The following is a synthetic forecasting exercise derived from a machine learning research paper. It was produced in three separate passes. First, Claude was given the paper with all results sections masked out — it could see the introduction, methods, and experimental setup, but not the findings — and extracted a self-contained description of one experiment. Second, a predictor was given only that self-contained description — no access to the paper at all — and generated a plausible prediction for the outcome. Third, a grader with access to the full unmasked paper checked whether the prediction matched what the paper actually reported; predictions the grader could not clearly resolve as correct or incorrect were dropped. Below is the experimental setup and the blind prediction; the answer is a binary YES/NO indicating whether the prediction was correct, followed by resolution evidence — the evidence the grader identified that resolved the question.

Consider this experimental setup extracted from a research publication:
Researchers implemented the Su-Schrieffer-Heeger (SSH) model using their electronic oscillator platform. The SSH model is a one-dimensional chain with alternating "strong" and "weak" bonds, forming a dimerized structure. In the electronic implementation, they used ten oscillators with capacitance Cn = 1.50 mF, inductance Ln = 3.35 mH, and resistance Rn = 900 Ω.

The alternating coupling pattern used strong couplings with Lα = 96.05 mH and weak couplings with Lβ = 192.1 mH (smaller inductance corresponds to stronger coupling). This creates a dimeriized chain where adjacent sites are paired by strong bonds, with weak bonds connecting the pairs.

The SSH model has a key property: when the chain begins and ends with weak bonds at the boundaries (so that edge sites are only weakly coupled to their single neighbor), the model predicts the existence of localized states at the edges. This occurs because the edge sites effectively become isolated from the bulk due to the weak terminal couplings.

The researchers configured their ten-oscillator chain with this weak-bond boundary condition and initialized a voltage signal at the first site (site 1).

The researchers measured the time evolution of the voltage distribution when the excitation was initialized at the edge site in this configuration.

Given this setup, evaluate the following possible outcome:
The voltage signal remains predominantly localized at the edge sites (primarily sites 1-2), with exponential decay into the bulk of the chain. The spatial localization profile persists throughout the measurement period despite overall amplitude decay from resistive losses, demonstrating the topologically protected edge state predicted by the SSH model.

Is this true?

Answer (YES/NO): YES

▶ [PROBLEM STATEMENT] Go through the data and return every record exactly.

▶ [WRITTEN RESPONSE]
The following is a synthetic forecasting exercise derived from a machine learning research paper. It was produced in three separate passes. First, Claude was given the paper with all results sections masked out — it could see the introduction, methods, and experimental setup, but not the findings — and extracted a self-contained description of one experiment. Second, a predictor was given only that self-contained description — no access to the paper at all — and generated a plausible prediction for the outcome. Third, a grader with access to the full unmasked paper checked whether the prediction matched what the paper actually reported; predictions the grader could not clearly resolve as correct or incorrect were dropped. Below is the experimental setup and the blind prediction; the answer is a binary YES/NO indicating whether the prediction was correct, followed by resolution evidence — the evidence the grader identified that resolved the question.

Consider this experimental setup extracted from a research publication:
Researchers implemented the Su-Schrieffer-Heeger (SSH) model using their electronic oscillator platform. The SSH model is a one-dimensional chain with alternating "strong" and "weak" bonds, forming a dimerized structure. In the electronic implementation, they used ten oscillators with capacitance Cn = 1.50 mF, inductance Ln = 3.35 mH, and resistance Rn = 900 Ω.

The alternating coupling pattern used strong couplings with Lα = 96.05 mH and weak couplings with Lβ = 192.1 mH (smaller inductance corresponds to stronger coupling). This creates a dimeriized chain where adjacent sites are paired by strong bonds, with weak bonds connecting the pairs.

The SSH model has a key property: when the chain begins and ends with weak bonds at the boundaries (so that edge sites are only weakly coupled to their single neighbor), the model predicts the existence of localized states at the edges. This occurs because the edge sites effectively become isolated from the bulk due to the weak terminal couplings.

The researchers configured their ten-oscillator chain with this weak-bond boundary condition and initialized a voltage signal at the first site (site 1).

The researchers measured the time evolution of the voltage distribution when the excitation was initialized at the edge site in this configuration.

Given this setup, evaluate the following possible outcome:
The voltage signal remains predominantly localized at the edge sites (primarily sites 1-2), with exponential decay into the bulk of the chain. The spatial localization profile persists throughout the measurement period despite overall amplitude decay from resistive losses, demonstrating the topologically protected edge state predicted by the SSH model.

Is this true?

Answer (YES/NO): YES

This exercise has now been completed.